There was a long pause. Then Hembrow got to his feet briskly.

“Well, it's all wrong, you know, Mr. Christmas,” he observed with a smile. “Your methods, I mean. It looks more like lucky guess-work than anything else to me.”

“I admit,” said John, “that I am capable of building a very high edifice on a small foundation of proved fact. But the observation of character isn't guess-work, although by its very nature it isn't capable of what you would call proof. I knew as soon as I saw his studio that Gordon Frew was a vain man. And with that kind of vanity jealousy goes hand in hand. Besides, you will remember that there was a book on the libel laws among the sumptuously-bound and scrupulously uncut art-books on Frew's shelves. And that he was in communication with the Herald's Office when he died.”

“I wonder,” said Laurence pensively, “what name he was thinking of taking. I suppose we shall never know.”

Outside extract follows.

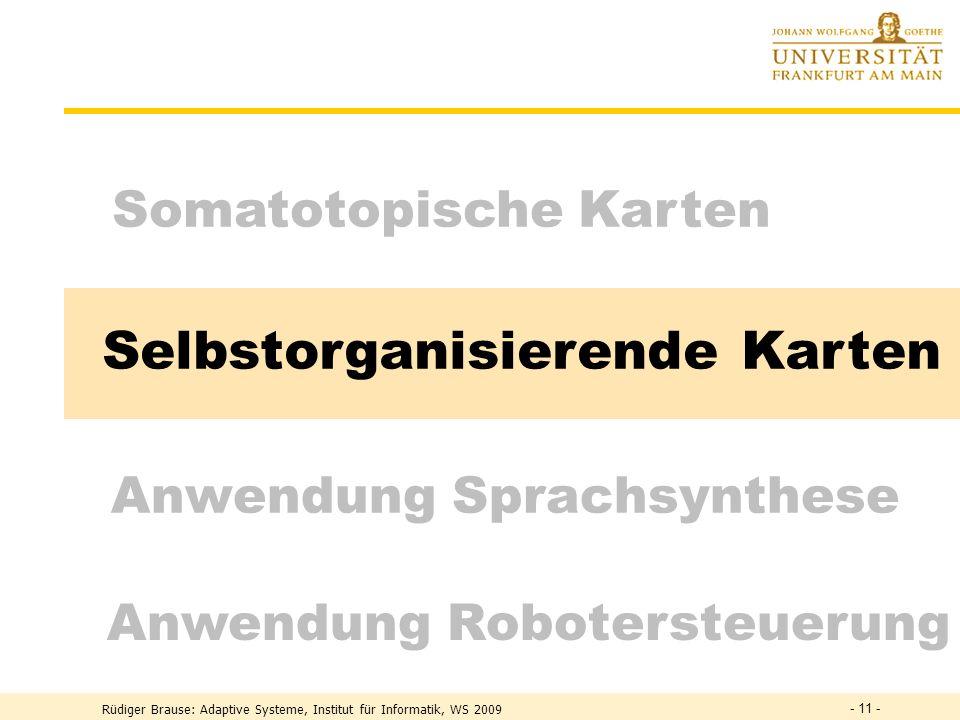 Selbstorganisierende Karten Somatotopische Karten Anwendung Robotersteuerung Anwendung Sprachsynthese - 11 -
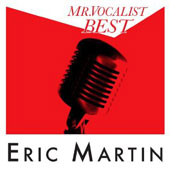 Eric Martin (Vocals): Mr. Vocalist: Best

“I have no doubt in my own mind,” replied John, “though, of course, Inspector, I haven't a shadow of proof, that it was Steen. You will remember that it was at Frew's suggestion that his charming sister changed her name. And I don't imagine that the name Steen was chosen for that disreputable shop-front entirely by chance. It was all, I imagine, part of the amiable Frew's scheme for the persecution of his brother.”

“There's one small thing that puzzles me,” said Hembrow thoughtfully, “though it's not important. What was that the girl Shirley overheard about ‘a coffin for one'? It sounds as if it ought to have had some bearing on the murder, but I'm blowed if I can see what, unless Frew was threatening Sir Marion.”

“Not exactly, I think,” responded John with a smile. “I fancy that the words she overheard were not ‘a coffin for one,' but ‘coffee for one.' You remember that Frew's own thumb-print was found on the knife that killed him, running at an angle towards the handle, as though he had held the weapon with the point towards himself? Well, my idea is that at some point in the argument with his visitor Frew took the knife down from where it was hanging on the wall and held it out to the other man, saying with a sort of grim jocularity: ‘Daggers for two and coffee for one!'”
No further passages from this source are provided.